4. Tips voor effectief gebruik
* Experiment: De beste manier om te leren is om te experimenteren met verschillende schuifposities en splitschuifconfiguraties. Er is geen one-size-fits-all setting.
* Gebruik gesplitste schuifregelaars: Split de schuifregelaars altijd met behulp van ALT/optie voor soepelere overgangen. Dit is cruciaal voor natuurlijk ogende resultaten.
* Combineer met laagmaskers: 'Blend if' werkt goed in combinatie met laagmaskers. Gebruik een masker om te regelen * waar * het 'mengsel als' effect wordt toegepast. Dit geeft je nog meer controle.
* niet-destructief: De functie 'Blend If' is niet-destructief. U kunt altijd teruggaan en de instellingen aanpassen.
* Beschouw mengmodi: Combineer 'blend if' met verschillende mengmodi (normaal, vermenigvuldig, scherm, overlay, enz.) Om nog meer diverse effecten te bereiken. De mengmodus beïnvloedt * hoe * de laag op elkaar inwerken met de onderliggende lagen * vóór * 'blend if' wordt toegepast.
* Denk aan tonaal bereik: Denk altijd in termen van tonale reeksen (schaduwen, middentonen, hoogtepunten) bij het gebruik van 'Blend if'. Dit zal u helpen het effect te visualiseren en het gewenste resultaat te bereiken.

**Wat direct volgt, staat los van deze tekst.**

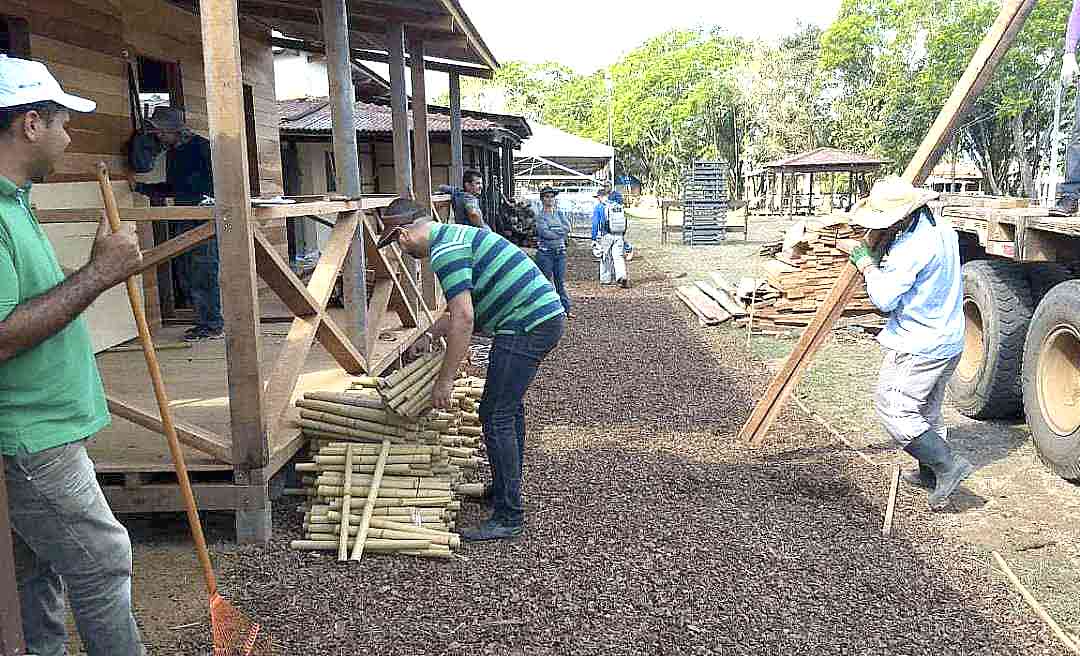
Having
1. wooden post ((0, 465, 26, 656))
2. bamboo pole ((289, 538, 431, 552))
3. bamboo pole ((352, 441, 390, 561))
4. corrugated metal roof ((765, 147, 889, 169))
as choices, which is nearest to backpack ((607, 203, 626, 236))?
bamboo pole ((352, 441, 390, 561))

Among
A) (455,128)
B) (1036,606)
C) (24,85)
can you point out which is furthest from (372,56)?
(1036,606)

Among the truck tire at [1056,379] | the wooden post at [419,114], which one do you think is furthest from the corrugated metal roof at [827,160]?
the truck tire at [1056,379]

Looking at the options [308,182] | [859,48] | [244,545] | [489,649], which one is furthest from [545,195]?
[859,48]

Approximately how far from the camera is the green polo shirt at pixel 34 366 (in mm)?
2383

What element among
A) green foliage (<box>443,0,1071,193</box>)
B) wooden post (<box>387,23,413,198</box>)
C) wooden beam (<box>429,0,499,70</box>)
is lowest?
wooden post (<box>387,23,413,198</box>)

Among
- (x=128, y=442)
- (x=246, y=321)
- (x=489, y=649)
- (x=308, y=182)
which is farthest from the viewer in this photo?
(x=308, y=182)

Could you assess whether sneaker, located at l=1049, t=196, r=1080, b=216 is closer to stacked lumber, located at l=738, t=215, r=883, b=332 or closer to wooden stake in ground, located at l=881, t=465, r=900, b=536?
wooden stake in ground, located at l=881, t=465, r=900, b=536

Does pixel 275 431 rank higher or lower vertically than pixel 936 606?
higher

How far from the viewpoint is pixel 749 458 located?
6250 millimetres

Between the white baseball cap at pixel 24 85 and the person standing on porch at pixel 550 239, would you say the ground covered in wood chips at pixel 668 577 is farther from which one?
the person standing on porch at pixel 550 239

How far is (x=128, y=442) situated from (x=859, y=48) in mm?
44364

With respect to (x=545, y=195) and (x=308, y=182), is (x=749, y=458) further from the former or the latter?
(x=308, y=182)

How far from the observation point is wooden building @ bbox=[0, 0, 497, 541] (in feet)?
14.6

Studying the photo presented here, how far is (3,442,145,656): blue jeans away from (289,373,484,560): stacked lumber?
1.77 metres
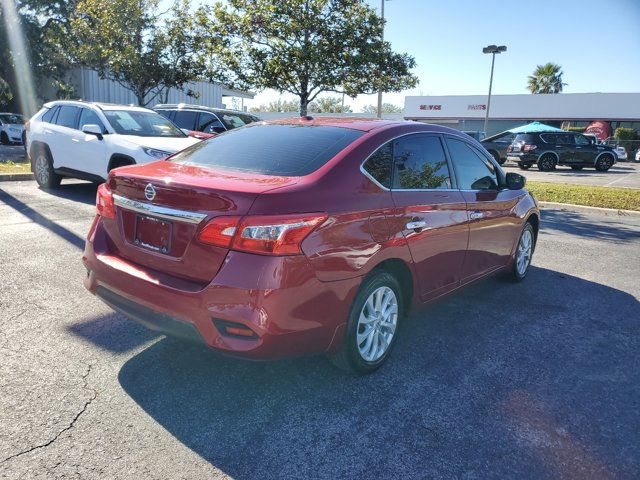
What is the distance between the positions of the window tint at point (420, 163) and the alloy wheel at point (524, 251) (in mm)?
1847

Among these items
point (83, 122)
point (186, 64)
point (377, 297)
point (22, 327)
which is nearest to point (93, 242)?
point (22, 327)

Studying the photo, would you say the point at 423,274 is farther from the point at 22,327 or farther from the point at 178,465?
the point at 22,327

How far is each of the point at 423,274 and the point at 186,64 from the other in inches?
841

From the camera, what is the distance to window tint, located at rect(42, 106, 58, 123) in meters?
10.0

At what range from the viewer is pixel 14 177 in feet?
36.1

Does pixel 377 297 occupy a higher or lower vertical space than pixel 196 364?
higher

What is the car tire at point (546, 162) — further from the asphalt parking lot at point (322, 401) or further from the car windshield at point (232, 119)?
the asphalt parking lot at point (322, 401)

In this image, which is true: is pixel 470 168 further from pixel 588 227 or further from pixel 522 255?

* Begin met kleine aanpassingen: Maak kleine aanpassingen aan de schuifregelaars en observeer de veranderingen. Overdrijven kan leiden tot onnatuurlijke resultaten.
* Let op bitdiepte: 'Blend if' berekeningen werken met de huidige bitdiepte van de afbeelding. Als u met een 8-bits afbeelding werkt, hebt u minder tonale gradaties dan in een 16-bit beeld, wat de gladheid van overgangen kan beïnvloeden.
* Gebruik met aanpassingslagen: Het is goed om aanpassingslagen zoals curven of niveaus toe te passen en vervolgens Blend te gebruiken als u de aanpassing tot bepaalde tonale reeksen kunt beperken. Dit is veel subtieler dan het toepassen van de aanpassing op de gehele laagstapel.
5. Veel voorkomende fouten om te voorkomen
* vergeten de schuifregelaars te splitsen: Dit leidt tot harde, onnatuurlijke overgangen.
* het effect overdrijven: Subtiliteit is vaak belangrijk.
* Niet overwegen Blend -modi: Blend -modi kunnen het eindresultaat drastisch wijzigen.
* Niet experimenteren: Wees niet bang om verschillende instellingen te proberen.
* het negeren van de onderliggende lagen: Wat is er onder zaken! De helderheidswaarden daar stimuleren het effect.
Door de hierboven beschreven principes te begrijpen en te oefenen met verschillende voorbeelden, kunt u de functie 'Blend if' beheersen en uw Photoshop -workflow aanzienlijk verbeteren. Het is een veelzijdig hulpmiddel om naadloze melanges te bereiken, realistische texturen toe te voegen en unieke visuele effecten te creëren.